### Lesetext
•••
Bild: Ein Gips als Zeichen des Protests: Lady Bird (l.) neben ihrer Freundin
Es gibt kaum ein Wesen, das filmisch so gut erforscht ist wie der Teenager,
vor allem in seiner amerikanischen Ausprägung. Die wesentlichen Etappen
seines Lebens, wie erstes Marihuana, erster Sex und erste
Alkoholüberdosierungen, sind den Kinozuschauern weltweit genauso vertraut
wie die Institution des Highschool-Abschlussballs, „Prom“ genannt, oder
auch die „College-Tour“, die man mit den Eltern unternimmt, um potenzielle
Weiterbildungsstätten in den Blick zu nehmen.
•••
### Arbeitsanweisung
Können Sie den Lesetext über den Teenager im amerikanischen Kino im Anschluss an seinen letzten Satz weiterführen?
•••
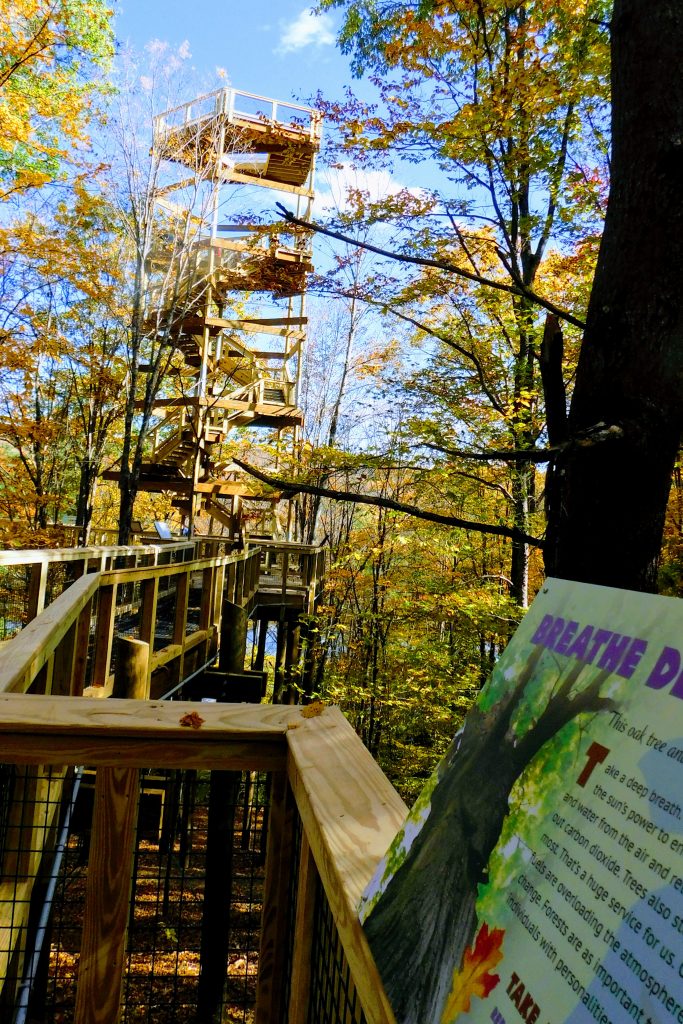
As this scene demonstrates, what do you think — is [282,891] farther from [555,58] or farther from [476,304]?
[476,304]

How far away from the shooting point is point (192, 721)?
1591 millimetres

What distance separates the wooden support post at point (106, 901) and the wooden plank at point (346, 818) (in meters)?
0.44

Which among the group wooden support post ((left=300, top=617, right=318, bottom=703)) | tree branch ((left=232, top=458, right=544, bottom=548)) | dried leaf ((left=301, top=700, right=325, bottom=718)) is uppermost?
tree branch ((left=232, top=458, right=544, bottom=548))

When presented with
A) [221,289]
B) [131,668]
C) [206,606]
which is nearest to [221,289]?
[221,289]

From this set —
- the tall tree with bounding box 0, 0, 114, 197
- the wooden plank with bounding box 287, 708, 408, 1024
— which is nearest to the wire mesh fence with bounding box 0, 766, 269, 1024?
the wooden plank with bounding box 287, 708, 408, 1024

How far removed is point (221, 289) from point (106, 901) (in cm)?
1748

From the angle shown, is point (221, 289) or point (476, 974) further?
point (221, 289)

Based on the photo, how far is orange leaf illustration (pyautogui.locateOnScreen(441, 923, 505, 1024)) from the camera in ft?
2.11

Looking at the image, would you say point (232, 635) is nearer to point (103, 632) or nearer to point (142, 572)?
point (142, 572)

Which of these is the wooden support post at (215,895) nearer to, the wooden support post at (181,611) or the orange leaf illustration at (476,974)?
the wooden support post at (181,611)

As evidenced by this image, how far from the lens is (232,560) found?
10445 mm

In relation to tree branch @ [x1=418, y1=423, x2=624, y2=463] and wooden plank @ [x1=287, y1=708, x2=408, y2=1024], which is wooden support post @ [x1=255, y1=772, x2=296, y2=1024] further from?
tree branch @ [x1=418, y1=423, x2=624, y2=463]

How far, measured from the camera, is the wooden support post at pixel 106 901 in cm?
159

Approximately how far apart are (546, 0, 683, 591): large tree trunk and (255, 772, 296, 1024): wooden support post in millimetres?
1092
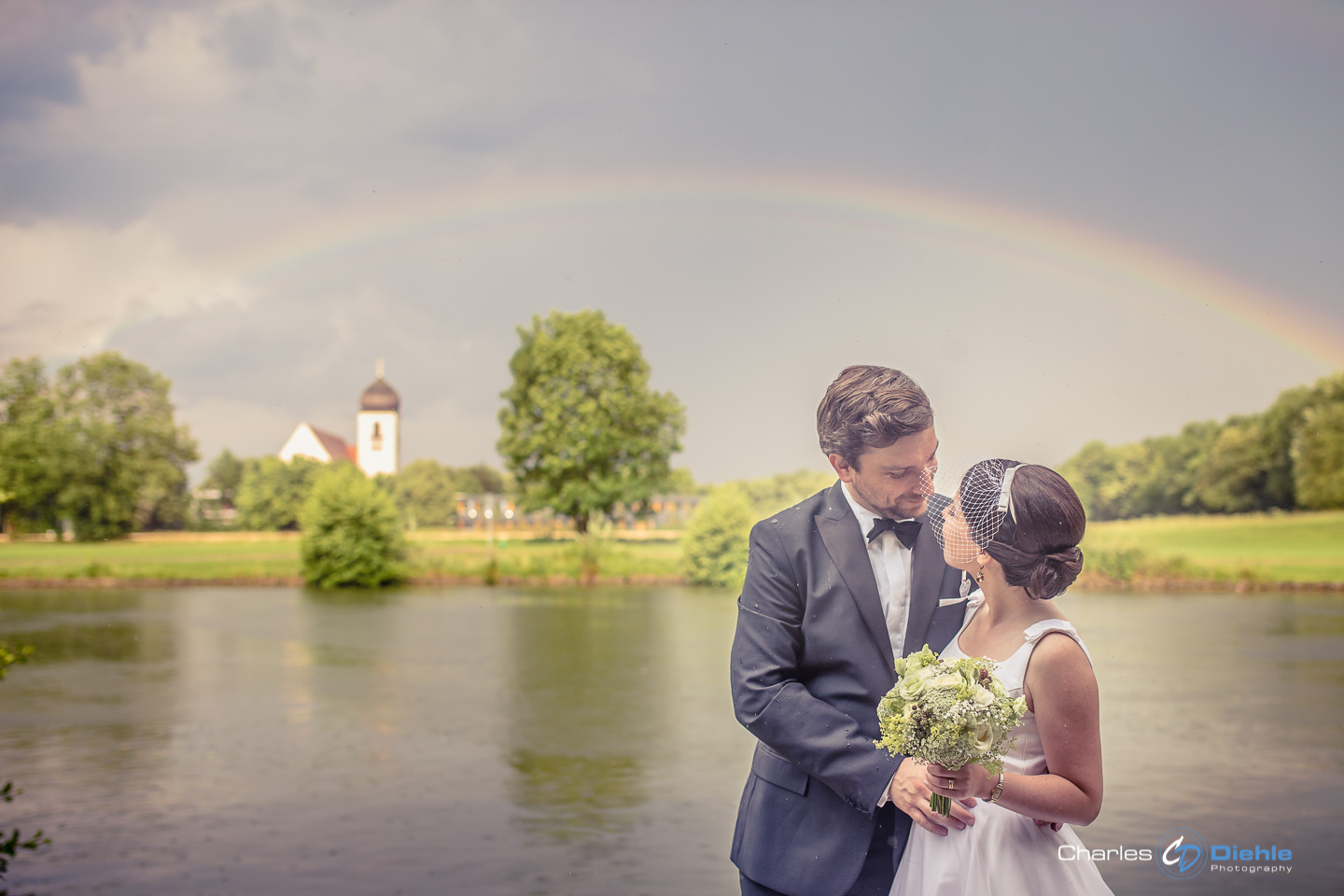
•••
### Ergebnis
In diese falsche Vertrautheit hinein begibt sich Greta Gerwig in ihrer
ersten selbst verantworteten Regiearbeit nach eigenem Drehbuch. Auch ihre
Heldin, die 17-jährige Christine (Saoirse Ronan), die ihrer Umgebung
abverlangt, sie „Lady Bird“ zu nennen, durchläuft ein paar der üblichen
Stadien des „Coming of Age“-Prozesses, etwa erste Bühnen- und
Jungserfahrungen. Aber das wahre Interesse des Films liegt anderswo: bei
dem ebenso selbstverständlichen wie unglamourösesten aller
Teenagerkonflikte, dem schwierigen Verhältnis zur Mutter.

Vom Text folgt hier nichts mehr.